Transport of Cosmogenic Isotopes

How do we determine that oceanic crust is actually subducted into the mantle? The answer comes in the form of cosmogenic isotopes such as 10Beryllium (10Be) that are produced exclusively by the interaction of cosmic radiation with atoms in the earth's atmosphere and on the earth's surface. With a half-life of only 1.5 million years, 10Be's presence in the lava erupted in continental and island arc settings is only possible if it is carried down beneath the eruption site by subduction, and subsequently mobilised by partial melting to be incorporated into the source magma. Tera et. al. (1984), Morris (1991), Morris & Zheng (1993), You et. Al. (1994), are a sample of studies that observe the presence of 10Be in magmas produced in island arc and continental margin settings; ultimately providing the geochemical evidence of subduction.

 

Plate Motion Measured at Oceanic Trenches

Plate motion is directly measured by a number of methods including the use of GPS equipment, and significantly such measurements are also made in the vicinity of subduction zones. Holt (1995), Regelous et. al. (1997), Hochstein (1995), Stevens et. al. (2002), Bock et. al. (2003), and Thiebot & Gutscher (2006) are just a small sample of authors using direct measurements of subduction rates to relate factors such as partial melting, fractionation, and seismic activity to the observed speed of subduction.

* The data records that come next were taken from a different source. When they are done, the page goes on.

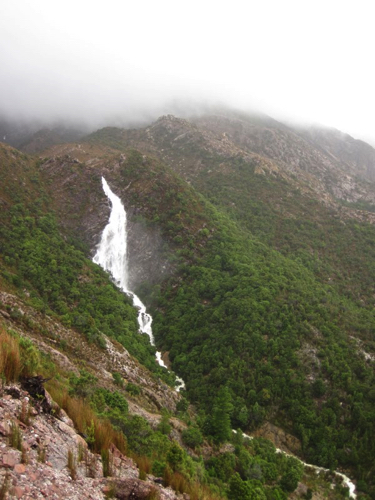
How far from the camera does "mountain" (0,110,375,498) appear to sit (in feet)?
150

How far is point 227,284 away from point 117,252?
32.1 metres

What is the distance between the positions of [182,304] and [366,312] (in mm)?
40190

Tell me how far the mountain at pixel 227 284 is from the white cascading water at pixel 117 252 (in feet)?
7.35

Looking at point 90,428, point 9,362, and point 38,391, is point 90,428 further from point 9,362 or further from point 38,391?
point 9,362

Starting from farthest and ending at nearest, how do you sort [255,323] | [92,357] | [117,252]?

It doesn't matter if the intelligent looking man in the suit who says "subduction doesn't occur", is a professor (Carey, 1988), the fact that the definitive plate motions of subduction are measured proves that subduction does occur.

 

Conclusion

The vast majority of expanding earth theorists believe that subduction does not occur, and the fact that subduction has been verified by cosmogenic isotope geochemistry and by direct GPS measurement of subduction rates may well lend limited support to the hypothesis that most of the people are wrong most of the time! Both direct measurement of motion at convergent boundaries, and cosmogenic isotope studies confirm, when taken in light of geothermal gradients measured during drilling (Eg. Morris, 2001), that convection is the best explanation of the process that drives plate tectonics. Whether slab pull or thermal gradient are the dominant sources of kinetic energy in plate tectonics, mantle flow confluent with plate motion is confirmed by scientific observation.

The most tenable position for expanding earth theorists is taken by Owen (1983), who instead of denying readily observable processes such as subduction, incorporates it as a partial process of an expansion model in which plate tectonics plays a vital role. Owen (1983), as the title suggests, still lacks a viable and observed process to drive planetary expansion. However, history of scientific controversy shows that most often, when evidence loosely supports more than one idea, the answer lies in the admixture of ideas. For example, gradual evolution rates vs. sudden bursts of speciation reflect a mode of punctuated equilibrium where the rate of evolution changes smoothly in response to the ratio of radiation to extinction. Like Wegener (1929), Owen (1983) is a compelling and elegant idea that lacks the independent evidence of a driving process, which is necessary to transform the idea into a hypothesis. As with Wegener's Continental Drift, time will tell, but for now, Plate Tectonics is the best planetary tectonic theory available to science.